On Sat, Jun 20, 2020 at 5:31 AM Dan Čermák
<dan.cermak(a)cgc-instruments.com> wrote:
Josh Boyer <jwboyer(a)redhat.com> writes:
> On Fri, Jun 19, 2020 at 2:54 PM David Cantrell <dcantrell(a)redhat.com> wrote:
>>
>> On Thu, Jun 18, 2020 at 08:44:39AM -0400, Josh Boyer wrote:
>> >Hopefully that provides some context and helps FESCo and the wider
>> >community understand where Red Hat is headed with modularity on the
>> >Enterprise side.
>>
>> Around the idea and concept of modularity... what are the benefits to Fedora,
>> Fedora developers, and Fedora contributors? Through the various discussions
>> on modularity, nothing solid in this regard has been presented. If I am
>> Fedora contributor now, what can modularity do for me?
>>
>> Most of the remainder of this thread talks about the problems with the
>> implementation as it exists today and problems with other known options.

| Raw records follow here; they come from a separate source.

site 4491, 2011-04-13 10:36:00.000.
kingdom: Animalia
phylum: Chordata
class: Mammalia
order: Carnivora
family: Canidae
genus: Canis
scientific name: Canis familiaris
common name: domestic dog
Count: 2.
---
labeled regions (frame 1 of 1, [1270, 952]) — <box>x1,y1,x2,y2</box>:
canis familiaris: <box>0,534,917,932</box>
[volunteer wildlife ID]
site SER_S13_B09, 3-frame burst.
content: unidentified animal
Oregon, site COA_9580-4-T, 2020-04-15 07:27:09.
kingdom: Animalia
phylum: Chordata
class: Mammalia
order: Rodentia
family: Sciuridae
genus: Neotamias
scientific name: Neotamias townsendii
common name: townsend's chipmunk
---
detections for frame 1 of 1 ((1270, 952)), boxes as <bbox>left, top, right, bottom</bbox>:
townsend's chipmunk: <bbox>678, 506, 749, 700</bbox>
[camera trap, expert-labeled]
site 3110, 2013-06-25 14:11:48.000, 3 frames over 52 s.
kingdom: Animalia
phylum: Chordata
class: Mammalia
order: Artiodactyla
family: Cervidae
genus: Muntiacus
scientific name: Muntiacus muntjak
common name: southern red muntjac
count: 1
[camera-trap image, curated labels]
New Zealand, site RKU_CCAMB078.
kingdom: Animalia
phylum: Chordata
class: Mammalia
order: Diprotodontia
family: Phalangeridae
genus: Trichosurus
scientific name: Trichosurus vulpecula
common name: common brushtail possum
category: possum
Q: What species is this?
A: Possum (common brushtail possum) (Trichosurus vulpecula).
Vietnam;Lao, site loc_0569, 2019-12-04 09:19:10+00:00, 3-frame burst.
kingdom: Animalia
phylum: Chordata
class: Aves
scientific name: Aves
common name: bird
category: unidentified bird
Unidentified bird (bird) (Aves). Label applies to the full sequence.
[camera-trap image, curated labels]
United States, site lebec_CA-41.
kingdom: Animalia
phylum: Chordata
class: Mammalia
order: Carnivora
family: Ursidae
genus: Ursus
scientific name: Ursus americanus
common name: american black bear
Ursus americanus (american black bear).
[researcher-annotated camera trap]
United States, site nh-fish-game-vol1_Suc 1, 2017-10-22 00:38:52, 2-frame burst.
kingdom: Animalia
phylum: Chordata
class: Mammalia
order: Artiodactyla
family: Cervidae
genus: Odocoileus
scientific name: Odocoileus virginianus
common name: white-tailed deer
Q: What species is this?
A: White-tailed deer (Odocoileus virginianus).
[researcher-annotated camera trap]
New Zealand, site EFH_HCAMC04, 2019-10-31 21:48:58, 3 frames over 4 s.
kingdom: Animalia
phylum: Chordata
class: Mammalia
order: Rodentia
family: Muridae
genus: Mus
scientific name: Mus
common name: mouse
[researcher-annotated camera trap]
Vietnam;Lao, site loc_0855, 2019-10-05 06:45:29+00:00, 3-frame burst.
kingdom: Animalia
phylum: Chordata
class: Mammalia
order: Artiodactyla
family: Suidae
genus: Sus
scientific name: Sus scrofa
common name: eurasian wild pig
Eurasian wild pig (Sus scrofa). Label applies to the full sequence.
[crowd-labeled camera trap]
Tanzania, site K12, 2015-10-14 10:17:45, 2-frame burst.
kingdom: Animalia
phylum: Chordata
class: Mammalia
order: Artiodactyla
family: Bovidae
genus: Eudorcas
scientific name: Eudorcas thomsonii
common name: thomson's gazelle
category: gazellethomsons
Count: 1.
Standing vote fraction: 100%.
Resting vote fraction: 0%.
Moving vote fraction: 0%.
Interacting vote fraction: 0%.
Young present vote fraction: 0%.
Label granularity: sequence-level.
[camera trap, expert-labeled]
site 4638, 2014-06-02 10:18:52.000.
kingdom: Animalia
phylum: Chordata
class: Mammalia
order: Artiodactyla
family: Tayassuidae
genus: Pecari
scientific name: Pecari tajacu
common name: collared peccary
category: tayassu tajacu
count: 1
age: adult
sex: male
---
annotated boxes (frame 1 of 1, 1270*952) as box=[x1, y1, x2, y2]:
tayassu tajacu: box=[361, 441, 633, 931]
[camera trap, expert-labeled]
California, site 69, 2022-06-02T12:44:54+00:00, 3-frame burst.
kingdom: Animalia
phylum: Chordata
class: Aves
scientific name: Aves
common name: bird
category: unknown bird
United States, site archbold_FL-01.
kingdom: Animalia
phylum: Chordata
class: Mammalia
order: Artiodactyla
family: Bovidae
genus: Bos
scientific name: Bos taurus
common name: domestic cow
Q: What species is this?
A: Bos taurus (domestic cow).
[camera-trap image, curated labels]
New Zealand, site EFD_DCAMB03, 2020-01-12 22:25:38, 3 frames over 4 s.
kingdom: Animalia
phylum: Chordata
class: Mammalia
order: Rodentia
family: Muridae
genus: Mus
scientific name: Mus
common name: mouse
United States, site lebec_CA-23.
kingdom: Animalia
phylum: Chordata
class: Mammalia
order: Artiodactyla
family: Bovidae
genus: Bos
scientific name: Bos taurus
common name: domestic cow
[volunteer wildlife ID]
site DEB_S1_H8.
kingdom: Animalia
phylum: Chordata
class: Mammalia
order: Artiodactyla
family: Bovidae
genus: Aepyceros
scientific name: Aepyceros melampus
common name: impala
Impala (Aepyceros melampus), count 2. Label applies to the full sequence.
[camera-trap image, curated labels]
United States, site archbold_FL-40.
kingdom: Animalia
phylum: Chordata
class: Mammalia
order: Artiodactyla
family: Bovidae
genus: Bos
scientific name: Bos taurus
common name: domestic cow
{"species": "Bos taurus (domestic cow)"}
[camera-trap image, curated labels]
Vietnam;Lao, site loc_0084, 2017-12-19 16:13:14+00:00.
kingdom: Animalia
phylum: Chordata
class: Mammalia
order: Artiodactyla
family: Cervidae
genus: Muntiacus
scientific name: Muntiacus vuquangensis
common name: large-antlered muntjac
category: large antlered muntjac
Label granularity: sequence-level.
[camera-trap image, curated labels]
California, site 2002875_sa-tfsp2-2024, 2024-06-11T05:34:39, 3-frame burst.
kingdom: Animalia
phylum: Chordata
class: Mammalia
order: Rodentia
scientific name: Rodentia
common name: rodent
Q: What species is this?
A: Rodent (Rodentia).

>> Putting that aside for now, why should Fedora contributors care about
>> modularity?
>>
>> Put another way, what does the developer experience look like for modularity?
>
> These are good questions, but I feel like there has been about 2+
> years of discussion and debate about what Fedora could get out of
> modularity.
Well, a short tl;dr; would certainly help, as I must admit that even
after 2+ years of discussion I see very little incentive to modularize
any of my packages.
I see benefits of modularity for CentOS/RHEL, but not so clearly for
Fedora (except for more special cases like sway, where we have the
quickly evolving wlroots library and can thus deliver an up to date sway
even for older Fedora releases).
TL;DR benefits of modularity for Fedora:
* Automating build chains for producing artifacts
* Straightforward mechanism of producing non-rpm artifacts using our
existing tooling (modules -> flatpaks/containers/etc.)
* Path to provide alternative versions of stacks that don't natively
multiversion (Nodejs, Perl, PHP, etc.)
--
真実はいつも一つ!/ Always, there's only one truth!